▸ REQUEST 1: In the otter script excerpt, what song is Rhonda singing outside the otter habitat, and how does she sing it?
▸ REQUEST 2: List every line of dialogue that Rhonda speaks in the otter script excerpt.
▸ REQUEST 3: Go on with the otter script excerpt from where it stops.

[TEXT BLOCK start]

Marlene takes in a deep breath and becomes more optimistic.
Marlene: Okay but still, with the right attitude, you any situation work. You'll see. (Leaving) I'll prove to you that I can get along with Rhonda just fine. You watch me!
Scene V Outside of Otter HabitatEdit
Rhonda is singing "Take me out to the Ballgame, off-key"
Rhonda: "Take me out to the ballgame, Take me out to the ball..."
Marlene: Good morning, Rhonda. How's the water?
Rhonda: Even better now that I have added my own bubbles.
Rhonda scrunches her face as she farts in the water
Rhonda: If you know what I mean! Ha! Ha!
Marlene: (forcely) Yeah, yeah. I got that. And all over my pond too. Thanks. You know, you really might want to consider... I-is that my hairbrush?!

[TEXT BLOCK end]
[DATA PROVIDED start]

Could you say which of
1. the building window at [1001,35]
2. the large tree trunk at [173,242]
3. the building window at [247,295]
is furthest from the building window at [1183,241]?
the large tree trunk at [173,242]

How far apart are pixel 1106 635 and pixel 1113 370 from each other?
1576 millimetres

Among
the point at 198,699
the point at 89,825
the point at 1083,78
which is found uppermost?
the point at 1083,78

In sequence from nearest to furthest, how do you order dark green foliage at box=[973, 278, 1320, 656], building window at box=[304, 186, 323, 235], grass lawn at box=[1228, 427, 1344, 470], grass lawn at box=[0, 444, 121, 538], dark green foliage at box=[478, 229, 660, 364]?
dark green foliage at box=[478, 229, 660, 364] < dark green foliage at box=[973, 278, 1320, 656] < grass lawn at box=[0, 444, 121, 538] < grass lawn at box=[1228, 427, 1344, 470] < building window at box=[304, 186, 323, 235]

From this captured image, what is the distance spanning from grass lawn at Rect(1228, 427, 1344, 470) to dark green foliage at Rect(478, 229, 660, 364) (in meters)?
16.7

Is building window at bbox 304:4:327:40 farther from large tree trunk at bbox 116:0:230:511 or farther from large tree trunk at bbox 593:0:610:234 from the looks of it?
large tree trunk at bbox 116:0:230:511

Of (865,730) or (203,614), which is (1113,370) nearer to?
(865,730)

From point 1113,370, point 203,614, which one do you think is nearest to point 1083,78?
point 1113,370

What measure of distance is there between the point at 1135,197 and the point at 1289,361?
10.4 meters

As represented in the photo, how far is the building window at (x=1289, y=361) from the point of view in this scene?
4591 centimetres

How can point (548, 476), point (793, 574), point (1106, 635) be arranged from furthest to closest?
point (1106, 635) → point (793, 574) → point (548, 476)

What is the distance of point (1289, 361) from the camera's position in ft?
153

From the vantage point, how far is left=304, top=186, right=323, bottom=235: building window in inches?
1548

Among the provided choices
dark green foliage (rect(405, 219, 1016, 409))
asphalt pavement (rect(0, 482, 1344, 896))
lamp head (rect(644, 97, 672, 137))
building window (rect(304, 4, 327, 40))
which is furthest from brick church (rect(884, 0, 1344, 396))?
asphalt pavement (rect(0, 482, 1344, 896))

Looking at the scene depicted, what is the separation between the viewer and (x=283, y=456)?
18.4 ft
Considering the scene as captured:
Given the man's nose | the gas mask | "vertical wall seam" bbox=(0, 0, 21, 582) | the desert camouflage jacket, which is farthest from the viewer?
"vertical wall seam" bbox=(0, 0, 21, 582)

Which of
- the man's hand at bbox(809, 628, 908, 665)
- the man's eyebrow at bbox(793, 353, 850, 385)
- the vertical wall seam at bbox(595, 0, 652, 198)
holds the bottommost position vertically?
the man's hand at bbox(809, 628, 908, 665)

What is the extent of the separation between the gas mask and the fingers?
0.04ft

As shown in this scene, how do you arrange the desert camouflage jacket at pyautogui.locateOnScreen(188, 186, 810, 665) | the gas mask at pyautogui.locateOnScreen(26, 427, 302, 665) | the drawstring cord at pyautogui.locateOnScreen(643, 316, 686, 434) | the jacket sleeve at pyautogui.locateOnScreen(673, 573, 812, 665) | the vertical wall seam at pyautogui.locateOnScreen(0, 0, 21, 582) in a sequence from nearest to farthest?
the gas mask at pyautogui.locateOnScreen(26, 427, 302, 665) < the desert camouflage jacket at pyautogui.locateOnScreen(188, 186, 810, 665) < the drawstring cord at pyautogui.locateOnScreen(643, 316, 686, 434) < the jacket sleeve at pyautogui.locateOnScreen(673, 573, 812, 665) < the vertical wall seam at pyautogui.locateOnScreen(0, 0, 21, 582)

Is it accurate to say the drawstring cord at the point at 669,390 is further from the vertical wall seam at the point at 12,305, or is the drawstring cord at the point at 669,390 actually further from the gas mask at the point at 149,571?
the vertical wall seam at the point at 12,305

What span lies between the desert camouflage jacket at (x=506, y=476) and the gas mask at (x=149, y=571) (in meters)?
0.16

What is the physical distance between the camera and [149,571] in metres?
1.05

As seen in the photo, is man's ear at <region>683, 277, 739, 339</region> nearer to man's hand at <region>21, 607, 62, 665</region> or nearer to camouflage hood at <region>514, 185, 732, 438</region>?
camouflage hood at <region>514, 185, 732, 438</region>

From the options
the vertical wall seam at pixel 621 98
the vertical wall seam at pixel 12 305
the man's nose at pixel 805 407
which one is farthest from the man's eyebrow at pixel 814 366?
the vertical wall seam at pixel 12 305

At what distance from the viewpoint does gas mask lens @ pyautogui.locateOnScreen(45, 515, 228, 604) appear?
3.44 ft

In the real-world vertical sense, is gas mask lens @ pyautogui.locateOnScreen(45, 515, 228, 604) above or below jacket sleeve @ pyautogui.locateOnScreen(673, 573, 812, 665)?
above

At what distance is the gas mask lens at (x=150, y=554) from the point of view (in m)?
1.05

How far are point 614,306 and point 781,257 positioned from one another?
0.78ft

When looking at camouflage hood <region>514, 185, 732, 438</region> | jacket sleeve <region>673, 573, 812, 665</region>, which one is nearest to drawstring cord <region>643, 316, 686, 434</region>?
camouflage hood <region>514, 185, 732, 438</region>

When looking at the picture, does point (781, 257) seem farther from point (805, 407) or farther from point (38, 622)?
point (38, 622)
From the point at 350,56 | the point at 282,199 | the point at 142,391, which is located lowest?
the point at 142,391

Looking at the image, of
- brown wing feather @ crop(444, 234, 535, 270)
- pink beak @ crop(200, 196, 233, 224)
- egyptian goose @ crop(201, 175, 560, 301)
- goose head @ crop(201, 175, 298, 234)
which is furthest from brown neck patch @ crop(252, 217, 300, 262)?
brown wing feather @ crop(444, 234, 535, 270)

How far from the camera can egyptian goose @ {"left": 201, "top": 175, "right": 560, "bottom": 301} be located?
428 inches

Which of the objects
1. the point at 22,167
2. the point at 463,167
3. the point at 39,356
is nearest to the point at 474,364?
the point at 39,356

[DATA PROVIDED end]

▸ EXPECTED ANSWER 1: She is singing "Take me out to the Ballgame" off-key.

▸ EXPECTED ANSWER 2:
"Take me out to the ballgame, Take me out to the ball..."
Even better now that I have added my own bubbles.
If you know what I mean! Ha! Ha!

▸ EXPECTED ANSWER 3:
Rhonda throws the stinky hairbrush to Marlene
Rhonda: Oh. This is yours? Here. I'm done anyway. Just be sure you clean it before you give it back.
Marlene: Give it back? But it's mine!
Ronda: That's what I said: "Just clean it before you give it back!" Okay?
Marlene: Bu-bu... You can't... I don't... (Controls her anger) Okay. Look, Ronda? Maybe we need to set up some ground rules here.
Ronda: Ground rules. Oh, sure, I here ya.
Marlene: Great! Okay, great! Okay, if we work together and just respect each other...
Ronda: (gasps) Heads up! Booger alert!
Marlene: Wait, what?! Excuse me?!
Marlene hides behind a rock, Ronda stops gasping
Ronda: False alarm.(Marlene goes out of hiding and Ronda finally sneezes on Marlene) Oops. Did I mention I have a chronic sinus thing? (cracks up laughing when she sees Marlene covered in Ronda's snot)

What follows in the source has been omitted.